Rugg ignored them. “No one will know how brilliant your argument is if they’re laughing themselves sick over your premise. Promise me, Basil. Promise you’ll keep away from the wizards and all their works.”

Basil looked around at his friends’ faces, crimsoned by wine and firelight and earnestness. “I can’t promise about the wizards,” he said at last. “But I’ll stay away from magic, if I can. I don’t want to shame you. And I do want to win.”

Rugg sighed. “That’ll have to do, I suppose. Now. Debates are traditionally in the spring, at Festival time. That means you’ll have to challenge Crabbe as soon as MidWinter’s over.”

“Spring!” Cassius complained. “Where’s the drama if you challenge him three months before you debate him? Everyone’s going to be bored to numbness with the whole affair by then.”

“It gives the other man time to prepare,” Elton pointed out.

“Or leave town,” said Cassius.

The meeting broke up very late, with all of the participants quite drunk and very fond of each other in a conspiratorial kind of way.

“Never liked Crabbe,” Rugg confided loudly as the fire burned low. “Humorless bastard—stick up his arse, eh? Glad to do him one in the eye.”

“Inn—innov— New thinkers got to stick together,” Elton declared. “Scratch each other’s backs. Would you scratch my back, Basil?”

“To the bone, Tom,” Basil said earnestly. “Day or night. Just ask. You, too, Leonard, Lucas. You’ve saved my life. Do anything you like.”

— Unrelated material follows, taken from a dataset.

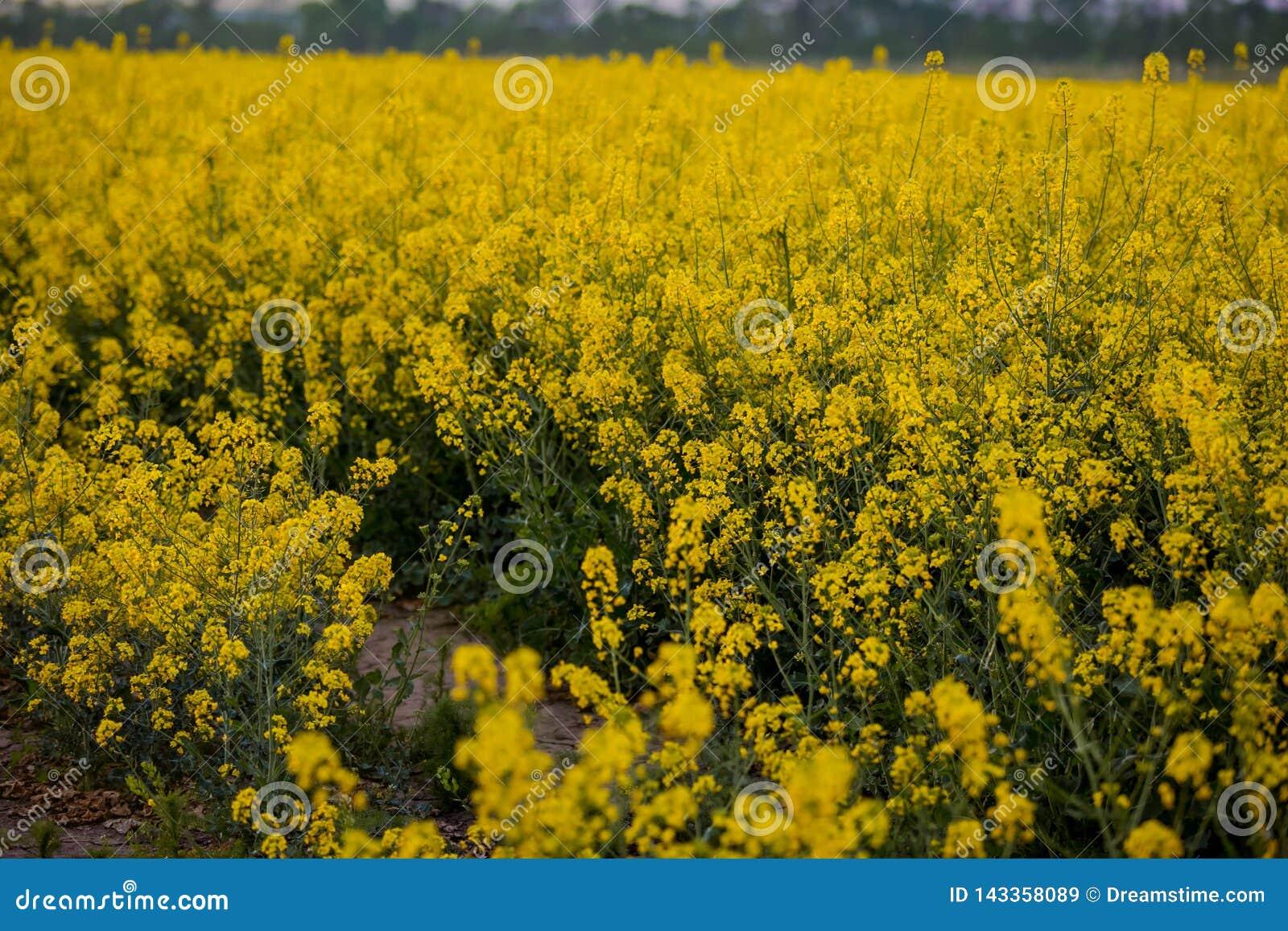 Een eindeloos gebied van verkrachting Bloeiende oranje bloemen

“Get rid of Campion,” said Elton. When Basil stiffened angrily, he waved a languid hand. “Sorry. No harm in trying. It’s out of love, you know.”

ALONE, FOR ONCE, BASIL WATCHED THE MOON TRACK ITS way across the panes of the high, slanting window over his bed, doubling itself when it passed over an imperfection in the glass.

Keep away from wizards. If they only knew.

“Secrets fester,” he murmured to the moon. “Knowledge must be brought to light.” He rolled over, fumbled under his bed for the box that held the Book and, pulling it out, held it in his hands. If only he could bring its secrets to the light, he thought, he’d break his promise to Rugg in a heartbeat. But the meaning of its spells was locked as tight as the dead mouths of the wizards who had uttered them.

Basil lit a candle, held a page near it, then up to his slanted window. But neither flame nor cold moonlight could illuminate the sense of those words, as thick and impenetrable as a night without stars. He ran his fingers lightly over the thorny, undecipherable lines. Their very incomprehensibility spoke to him of powerful rites crafted by masters of wind and soil and human desire, who encoded their wisdom in a secret language to keep it safe. The magic was real. It had to be real. He could feel it in his fingers when he turned the soft skin pages, still miraculously supple after so many centuries. He could see it in the recalcitrance of the words, which never seemed so foreign as when he tried to transcribe them.

Basil shook his head. He’d had too much to drink, that’s what it was. Magic wasn’t real. Not now. But to these vanished wizards, trained in its spells, steeped in traditions and rites and knowledge passed down from master to master, oh, to them it had been real as sunlight. Of this he was sure. The book told him that, at least.

The book told him that, but what would it tell others? The intangibility of his proofs was one reason to pay attention to Rugg’s caution against revealing the wizards as the new focus of his studies, let alone its source. Another was the tangible and utterly embarrassing fact that reading the book inevitably sent Basil into erotic daydreams that were as violent as they were explicit. Thinking of the book was tantamount to thinking of Theron and what Basil would like to do to him. Basil did not dare show Theron the book. And tonight had made it clear that there was no point in telling Elton or Cassius or even Rugg about his discovery.

It was too soon to show his hand, he told himself. He didn’t know enough about it. He must study Arioso’s notebooks, collate the commentaries, see what he could find out about the wizards who had put their names to the spellbook’s notes and conjectures, research the crest on the document box, turn it all into history: documented, analyzed, safely in the past. When he’d done all that, he’d write a book about it, and that book would be the most important historical analysis of the age. With it, he could win the Horn Chair, even without Rugg’s precious debate. He’d dedicate it to Theron.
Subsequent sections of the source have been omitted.